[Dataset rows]
....

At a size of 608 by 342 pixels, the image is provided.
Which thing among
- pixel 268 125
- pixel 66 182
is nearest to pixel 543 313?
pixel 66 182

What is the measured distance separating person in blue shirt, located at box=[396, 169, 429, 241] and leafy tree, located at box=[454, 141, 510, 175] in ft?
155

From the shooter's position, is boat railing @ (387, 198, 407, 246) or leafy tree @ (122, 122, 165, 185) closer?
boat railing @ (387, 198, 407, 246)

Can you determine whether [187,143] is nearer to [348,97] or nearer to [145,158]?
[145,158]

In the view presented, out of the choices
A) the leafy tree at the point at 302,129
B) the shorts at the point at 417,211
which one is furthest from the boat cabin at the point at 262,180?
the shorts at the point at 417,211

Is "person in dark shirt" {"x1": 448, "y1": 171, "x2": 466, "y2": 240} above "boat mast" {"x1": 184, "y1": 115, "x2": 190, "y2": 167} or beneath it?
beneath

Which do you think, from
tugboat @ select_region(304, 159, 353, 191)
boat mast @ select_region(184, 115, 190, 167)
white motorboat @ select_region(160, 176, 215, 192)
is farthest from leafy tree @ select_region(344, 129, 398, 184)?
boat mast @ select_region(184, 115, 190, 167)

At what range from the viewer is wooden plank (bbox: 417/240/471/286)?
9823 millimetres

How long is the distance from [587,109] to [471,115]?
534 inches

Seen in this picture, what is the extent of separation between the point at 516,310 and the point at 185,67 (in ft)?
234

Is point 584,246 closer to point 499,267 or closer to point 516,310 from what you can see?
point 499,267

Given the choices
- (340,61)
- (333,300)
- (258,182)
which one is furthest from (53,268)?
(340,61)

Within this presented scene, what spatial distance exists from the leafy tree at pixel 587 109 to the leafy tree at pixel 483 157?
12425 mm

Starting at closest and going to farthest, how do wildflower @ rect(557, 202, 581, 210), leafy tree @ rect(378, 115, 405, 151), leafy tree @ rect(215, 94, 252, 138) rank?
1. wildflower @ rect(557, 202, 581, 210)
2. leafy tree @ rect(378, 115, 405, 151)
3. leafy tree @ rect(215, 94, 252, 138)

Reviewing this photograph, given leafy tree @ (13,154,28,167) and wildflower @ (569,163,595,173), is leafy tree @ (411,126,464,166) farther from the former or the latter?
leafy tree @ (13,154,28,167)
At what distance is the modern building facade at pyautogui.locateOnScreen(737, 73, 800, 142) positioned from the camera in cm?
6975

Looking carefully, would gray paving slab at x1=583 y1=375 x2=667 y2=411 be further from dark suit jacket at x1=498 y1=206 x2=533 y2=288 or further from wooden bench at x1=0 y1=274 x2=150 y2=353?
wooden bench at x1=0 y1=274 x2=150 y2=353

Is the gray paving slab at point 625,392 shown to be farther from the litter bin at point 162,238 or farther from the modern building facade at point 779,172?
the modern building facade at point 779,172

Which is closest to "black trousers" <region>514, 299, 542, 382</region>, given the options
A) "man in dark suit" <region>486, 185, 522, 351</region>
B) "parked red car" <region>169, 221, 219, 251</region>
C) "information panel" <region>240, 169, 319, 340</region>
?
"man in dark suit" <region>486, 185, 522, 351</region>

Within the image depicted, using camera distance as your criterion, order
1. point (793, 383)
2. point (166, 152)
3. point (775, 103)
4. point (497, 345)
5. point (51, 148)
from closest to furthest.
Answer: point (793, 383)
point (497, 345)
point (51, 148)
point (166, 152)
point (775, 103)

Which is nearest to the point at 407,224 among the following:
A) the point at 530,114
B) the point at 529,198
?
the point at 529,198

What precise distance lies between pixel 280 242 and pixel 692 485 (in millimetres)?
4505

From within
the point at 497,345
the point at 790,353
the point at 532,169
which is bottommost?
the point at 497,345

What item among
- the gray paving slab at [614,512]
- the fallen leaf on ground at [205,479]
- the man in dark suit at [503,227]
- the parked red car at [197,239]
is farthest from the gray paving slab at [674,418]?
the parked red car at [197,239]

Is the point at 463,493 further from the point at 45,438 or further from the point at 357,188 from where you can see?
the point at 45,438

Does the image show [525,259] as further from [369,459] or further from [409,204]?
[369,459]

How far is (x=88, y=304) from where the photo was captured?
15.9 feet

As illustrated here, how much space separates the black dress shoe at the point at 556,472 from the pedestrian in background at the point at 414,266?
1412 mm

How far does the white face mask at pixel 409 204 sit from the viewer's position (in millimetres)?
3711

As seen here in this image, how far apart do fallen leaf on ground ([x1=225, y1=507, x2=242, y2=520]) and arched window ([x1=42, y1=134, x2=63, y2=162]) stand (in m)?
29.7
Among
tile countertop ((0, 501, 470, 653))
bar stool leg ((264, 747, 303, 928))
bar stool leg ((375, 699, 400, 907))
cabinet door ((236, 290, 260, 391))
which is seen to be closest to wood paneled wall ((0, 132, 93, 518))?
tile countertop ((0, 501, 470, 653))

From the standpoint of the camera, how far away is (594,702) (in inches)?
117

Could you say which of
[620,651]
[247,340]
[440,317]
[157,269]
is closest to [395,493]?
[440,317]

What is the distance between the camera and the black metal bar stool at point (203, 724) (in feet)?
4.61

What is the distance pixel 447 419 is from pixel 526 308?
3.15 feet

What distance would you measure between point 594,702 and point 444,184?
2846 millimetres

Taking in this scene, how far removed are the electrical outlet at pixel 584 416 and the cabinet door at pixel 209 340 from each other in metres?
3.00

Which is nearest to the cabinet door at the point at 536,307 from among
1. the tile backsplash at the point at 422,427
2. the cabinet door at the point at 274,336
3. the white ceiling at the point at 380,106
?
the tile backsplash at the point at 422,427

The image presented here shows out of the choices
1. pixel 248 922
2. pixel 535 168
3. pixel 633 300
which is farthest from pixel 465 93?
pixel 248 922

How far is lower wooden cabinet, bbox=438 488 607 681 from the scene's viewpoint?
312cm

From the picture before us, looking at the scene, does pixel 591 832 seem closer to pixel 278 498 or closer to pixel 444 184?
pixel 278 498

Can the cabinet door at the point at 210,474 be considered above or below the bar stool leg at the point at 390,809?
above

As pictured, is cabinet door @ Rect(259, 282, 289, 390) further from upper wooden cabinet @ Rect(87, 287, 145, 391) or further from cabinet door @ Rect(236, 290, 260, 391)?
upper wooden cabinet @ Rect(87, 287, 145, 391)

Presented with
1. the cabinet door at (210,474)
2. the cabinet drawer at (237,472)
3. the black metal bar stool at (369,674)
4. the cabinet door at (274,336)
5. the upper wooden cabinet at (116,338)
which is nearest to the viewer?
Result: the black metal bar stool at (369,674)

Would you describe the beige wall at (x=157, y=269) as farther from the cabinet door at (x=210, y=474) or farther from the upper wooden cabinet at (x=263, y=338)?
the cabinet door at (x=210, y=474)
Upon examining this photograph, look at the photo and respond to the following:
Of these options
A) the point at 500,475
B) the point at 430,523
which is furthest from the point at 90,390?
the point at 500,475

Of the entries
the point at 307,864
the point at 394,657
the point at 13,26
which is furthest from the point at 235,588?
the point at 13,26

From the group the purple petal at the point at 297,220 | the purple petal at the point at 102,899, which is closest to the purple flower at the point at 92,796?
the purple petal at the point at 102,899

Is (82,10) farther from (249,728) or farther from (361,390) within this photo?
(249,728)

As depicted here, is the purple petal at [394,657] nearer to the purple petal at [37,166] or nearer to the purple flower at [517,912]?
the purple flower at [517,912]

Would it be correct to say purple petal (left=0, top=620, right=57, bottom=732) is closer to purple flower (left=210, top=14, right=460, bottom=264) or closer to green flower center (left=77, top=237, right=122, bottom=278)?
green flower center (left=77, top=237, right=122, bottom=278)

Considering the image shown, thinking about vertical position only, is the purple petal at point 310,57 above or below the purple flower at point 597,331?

....

*TASK DIRECTIONS*
Nothing may be left out: return each entry exactly as it reads.

*ANSWER TO THE TASK*
At a size of 608 by 342 pixels, the image is provided.
Which thing among
- pixel 268 125
- pixel 66 182
is nearest to pixel 543 313?
pixel 66 182

What is the measured distance separating person in blue shirt, located at box=[396, 169, 429, 241] and leafy tree, located at box=[454, 141, 510, 175] in ft?
155

From the shooter's position, is boat railing @ (387, 198, 407, 246) or leafy tree @ (122, 122, 165, 185) closer?
boat railing @ (387, 198, 407, 246)

Can you determine whether [187,143] is nearer to [348,97] or nearer to [145,158]?
[145,158]

In the view presented, out of the choices
A) the leafy tree at the point at 302,129
B) the shorts at the point at 417,211
which one is furthest from the boat cabin at the point at 262,180?
the shorts at the point at 417,211

Is "person in dark shirt" {"x1": 448, "y1": 171, "x2": 466, "y2": 240} above "boat mast" {"x1": 184, "y1": 115, "x2": 190, "y2": 167} or beneath it?
beneath

Which do you think, from
tugboat @ select_region(304, 159, 353, 191)
boat mast @ select_region(184, 115, 190, 167)
white motorboat @ select_region(160, 176, 215, 192)
is farthest from leafy tree @ select_region(344, 129, 398, 184)?
boat mast @ select_region(184, 115, 190, 167)

At what range from the viewer is wooden plank (bbox: 417/240/471/286)?
9823 millimetres

How long is the distance from [587,109] to [471,115]?
534 inches

Seen in this picture, what is the extent of separation between the point at 516,310 and the point at 185,67 (in ft)?
234

Is point 584,246 closer to point 499,267 or closer to point 516,310 from what you can see?
point 499,267

Given the choices
- (340,61)
- (333,300)
- (258,182)
which one is furthest from (53,268)?
(340,61)

Within this presented scene, what spatial distance exists from the leafy tree at pixel 587 109 to the leafy tree at pixel 483 157?
12425 mm

Starting at closest and going to farthest, how do wildflower @ rect(557, 202, 581, 210), leafy tree @ rect(378, 115, 405, 151), leafy tree @ rect(215, 94, 252, 138) rank?
1. wildflower @ rect(557, 202, 581, 210)
2. leafy tree @ rect(378, 115, 405, 151)
3. leafy tree @ rect(215, 94, 252, 138)

Reviewing this photograph, given leafy tree @ (13,154,28,167) and wildflower @ (569,163,595,173), is leafy tree @ (411,126,464,166) farther from the former or the latter?
leafy tree @ (13,154,28,167)
At what distance is the modern building facade at pyautogui.locateOnScreen(737, 73, 800, 142) positioned from the camera in cm?
6975

Looking carefully, would gray paving slab at x1=583 y1=375 x2=667 y2=411 be further from dark suit jacket at x1=498 y1=206 x2=533 y2=288 or further from wooden bench at x1=0 y1=274 x2=150 y2=353?
wooden bench at x1=0 y1=274 x2=150 y2=353

Is the gray paving slab at point 625,392 shown to be farther from the litter bin at point 162,238 or farther from the modern building facade at point 779,172?
the modern building facade at point 779,172

Which is closest to "black trousers" <region>514, 299, 542, 382</region>, given the options
A) "man in dark suit" <region>486, 185, 522, 351</region>
B) "parked red car" <region>169, 221, 219, 251</region>
C) "information panel" <region>240, 169, 319, 340</region>
?
"man in dark suit" <region>486, 185, 522, 351</region>

Within the image depicted, using camera distance as your criterion, order
1. point (793, 383)
2. point (166, 152)
3. point (775, 103)
4. point (497, 345)
5. point (51, 148)
from closest to furthest.
Answer: point (793, 383)
point (497, 345)
point (51, 148)
point (166, 152)
point (775, 103)

Which is nearest to the point at 407,224 among the following:
A) the point at 530,114
B) the point at 529,198
?
the point at 529,198

What precise distance lies between pixel 280 242 and pixel 692 485 (in millimetres)?
4505

From within
the point at 497,345
the point at 790,353
the point at 532,169
which is bottommost?
the point at 497,345

What item among
- the gray paving slab at [614,512]
- the fallen leaf on ground at [205,479]
- the man in dark suit at [503,227]
- the parked red car at [197,239]
is farthest from the gray paving slab at [674,418]?
the parked red car at [197,239]

Is the point at 463,493 further from the point at 45,438 or further from the point at 357,188 from where you can see?
the point at 45,438

Does the image show [525,259] as further from [369,459] or further from [409,204]?
[369,459]

How far is (x=88, y=304) from where the photo was captured?
15.9 feet

As illustrated here, how much space separates the black dress shoe at the point at 556,472 from the pedestrian in background at the point at 414,266?
1412 mm

How far does the white face mask at pixel 409 204 sit from the viewer's position (in millimetres)?
3711

As seen here in this image, how far apart do fallen leaf on ground ([x1=225, y1=507, x2=242, y2=520]) and arched window ([x1=42, y1=134, x2=63, y2=162]) stand (in m)?
29.7
Among
tile countertop ((0, 501, 470, 653))
bar stool leg ((264, 747, 303, 928))
bar stool leg ((375, 699, 400, 907))
cabinet door ((236, 290, 260, 391))
which is seen to be closest to wood paneled wall ((0, 132, 93, 518))?
tile countertop ((0, 501, 470, 653))

From the standpoint of the camera, how far away is (594,702) (in inches)?
117

Could you say which of
[620,651]
[247,340]
[440,317]
[157,269]
is closest to [395,493]?
[440,317]

What is the distance between the camera and the black metal bar stool at point (203, 724) (in feet)?
4.61

What is the distance pixel 447 419 is from pixel 526 308?
3.15 feet

What distance would you measure between point 594,702 and point 444,184?
2846 millimetres

Taking in this scene, how far removed are the electrical outlet at pixel 584 416 and the cabinet door at pixel 209 340 from each other in metres?
3.00

Which is nearest to the cabinet door at the point at 536,307 from among
1. the tile backsplash at the point at 422,427
2. the cabinet door at the point at 274,336
3. the white ceiling at the point at 380,106
?
the tile backsplash at the point at 422,427

The image presented here shows out of the choices
1. pixel 248 922
2. pixel 535 168
3. pixel 633 300
which is farthest from pixel 465 93?
pixel 248 922

How far is lower wooden cabinet, bbox=438 488 607 681 from the scene's viewpoint?
312cm

From the picture before us, looking at the scene, does pixel 591 832 seem closer to pixel 278 498 or closer to pixel 444 184?
pixel 278 498

Can the cabinet door at the point at 210,474 be considered above or below the bar stool leg at the point at 390,809?
above

As pictured, is cabinet door @ Rect(259, 282, 289, 390) further from upper wooden cabinet @ Rect(87, 287, 145, 391) or further from cabinet door @ Rect(236, 290, 260, 391)?
upper wooden cabinet @ Rect(87, 287, 145, 391)

Presented with
1. the cabinet door at (210,474)
2. the cabinet drawer at (237,472)
3. the black metal bar stool at (369,674)
4. the cabinet door at (274,336)
5. the upper wooden cabinet at (116,338)
which is nearest to the viewer?
Result: the black metal bar stool at (369,674)

Would you describe the beige wall at (x=157, y=269) as farther from the cabinet door at (x=210, y=474) or farther from the upper wooden cabinet at (x=263, y=338)?
the cabinet door at (x=210, y=474)
Upon examining this photograph, look at the photo and respond to the following:
Of these options
A) the point at 500,475
B) the point at 430,523
which is furthest from the point at 90,390?
the point at 500,475

Of the entries
the point at 307,864
the point at 394,657
the point at 13,26
which is furthest from the point at 235,588?
the point at 13,26

From the group the purple petal at the point at 297,220 | the purple petal at the point at 102,899, which is closest to the purple flower at the point at 92,796?
the purple petal at the point at 102,899

Is (82,10) farther from (249,728) or farther from (361,390) within this photo?
(249,728)

As depicted here, is the purple petal at [394,657] nearer to the purple petal at [37,166] or nearer to the purple flower at [517,912]?
the purple flower at [517,912]

Would it be correct to say purple petal (left=0, top=620, right=57, bottom=732) is closer to purple flower (left=210, top=14, right=460, bottom=264) or closer to green flower center (left=77, top=237, right=122, bottom=278)?
green flower center (left=77, top=237, right=122, bottom=278)

Considering the image shown, thinking about vertical position only, is the purple petal at point 310,57 above or below the purple flower at point 597,331?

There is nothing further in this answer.